Blogging about immigration law these days has been a daunting task even for a lawyer! On day one of the Biden/Harris Administration, we saw a few executive orders impacting various immigration programs and policies. Here is a recap of two:
Deferred Action for Childhood Arrivals (DACA):
Despite the many challenges against it, the DACA program is now available as originally implemented on June 15, 2012, which means eligible applicants may now apply for the very first time.

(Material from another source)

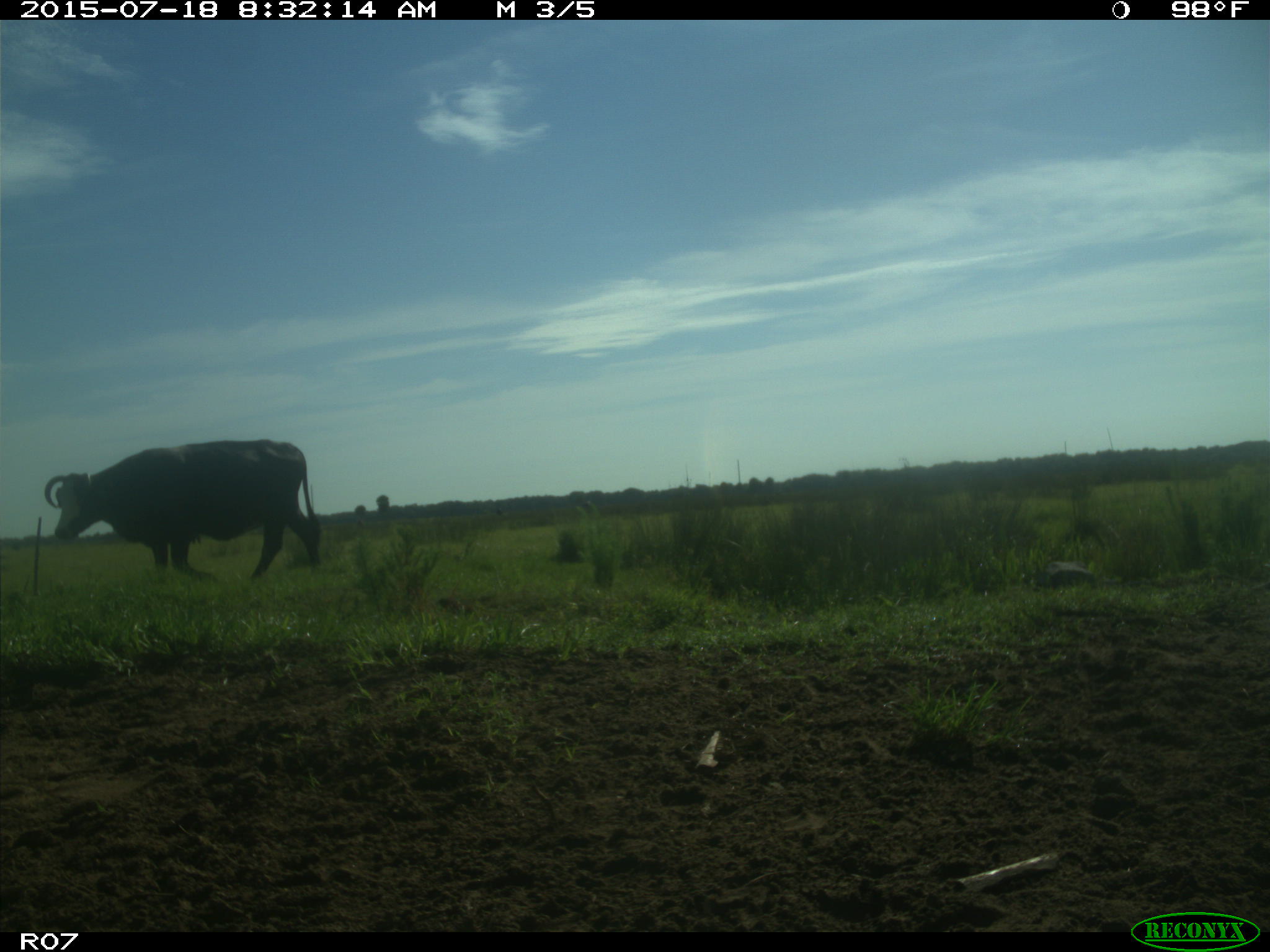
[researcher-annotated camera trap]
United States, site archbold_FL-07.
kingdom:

Generally, you may file an application if you: (1) were under the age of 31 on June 15, 2012; (2) came to the U.S. before you were 16 years of age; (3) have “continuously” resided in the United States since June 15, 2007; (4) were physically present in the U.S. on June 15, 2012; (5) had no lawful status on June 15, 2012; (6) are “currently in school” or “have graduated or obtained a certificate of completion from high school,” or “have obtained a general education development (GED) certificate,” or “are an honorably discharged veteran of the Coast Guard or Armed Forces of the United States”; and (7) have not been convicted of a felony, “significant misdemeanor,” or “three or more other misdemeanors, and do not otherwise pose a threat to national security or public safety.” If you believe you are eligible, you should immediately contact an experienced immigration attorney to learn more about the process.

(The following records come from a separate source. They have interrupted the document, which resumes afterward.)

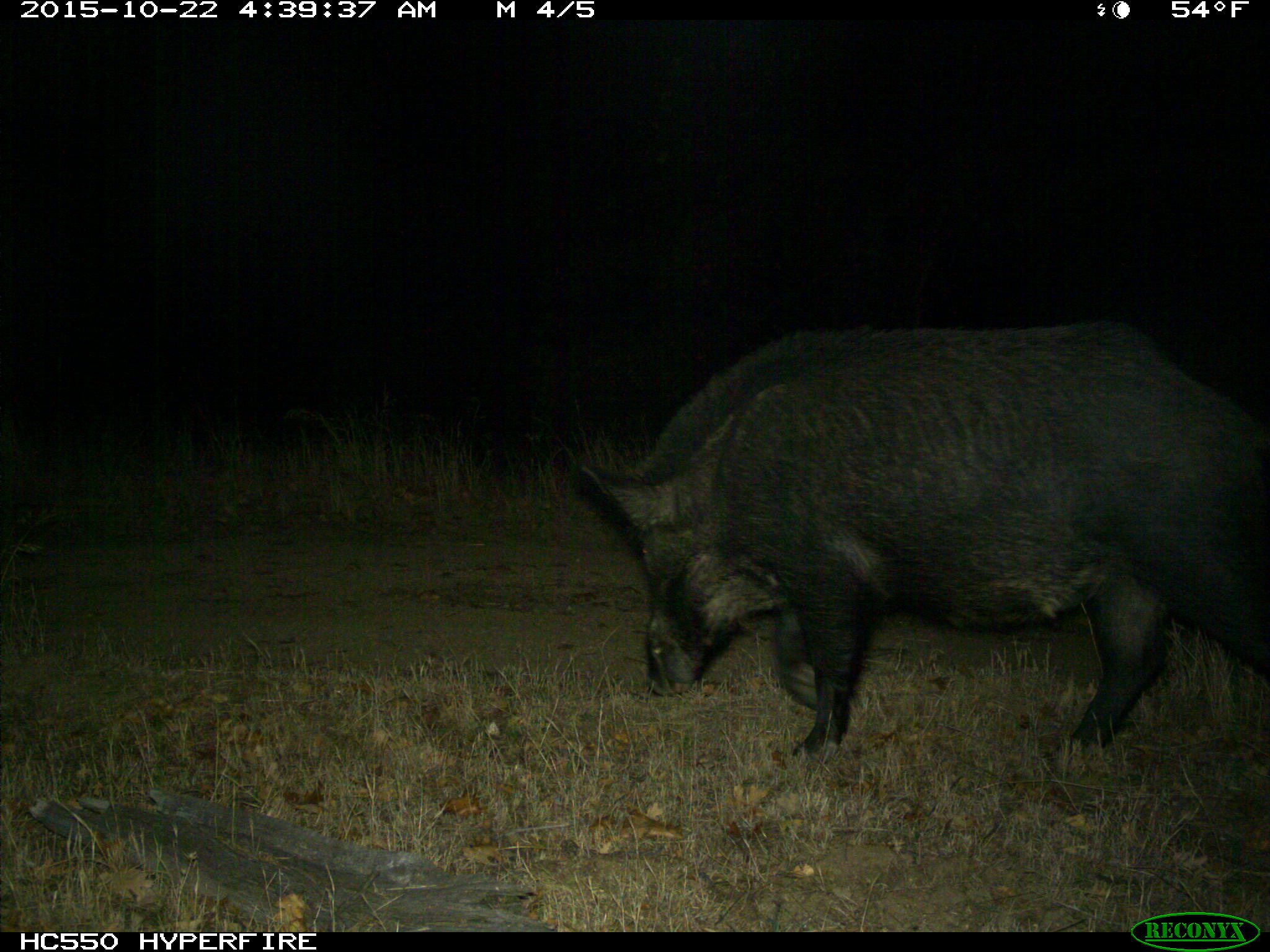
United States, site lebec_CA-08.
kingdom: Animalia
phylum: Chordata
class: Mammalia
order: Artiodactyla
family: Suidae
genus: Sus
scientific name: Sus scrofa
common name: wild boar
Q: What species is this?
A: Sus scrofa (wild boar).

On day one of his term, President Biden signed an executive order calling on the Secretary of Homeland Security as well as the Attorney General to work together “to preserve and strengthen the DACA initiative,” which tells me we will be hearing more about DACA in the next few months.
President Biden reversed a former administration’s executive order that eliminated immigration enforcement priorities, which resulted in the deportation of families and long-time residents. Under this order, the Department of Homeland Security (DHS) will conduct a review of its immigration enforcement policies. Importantly, DHS has been ordered to implement a 100-day moratorium on almost all deportations, effective today, January 22, 2021.
Immigration is a complex area of law. You should always seek the advice of an experienced immigration attorney before taking any action with U.S. Citizenship and Immigration Services.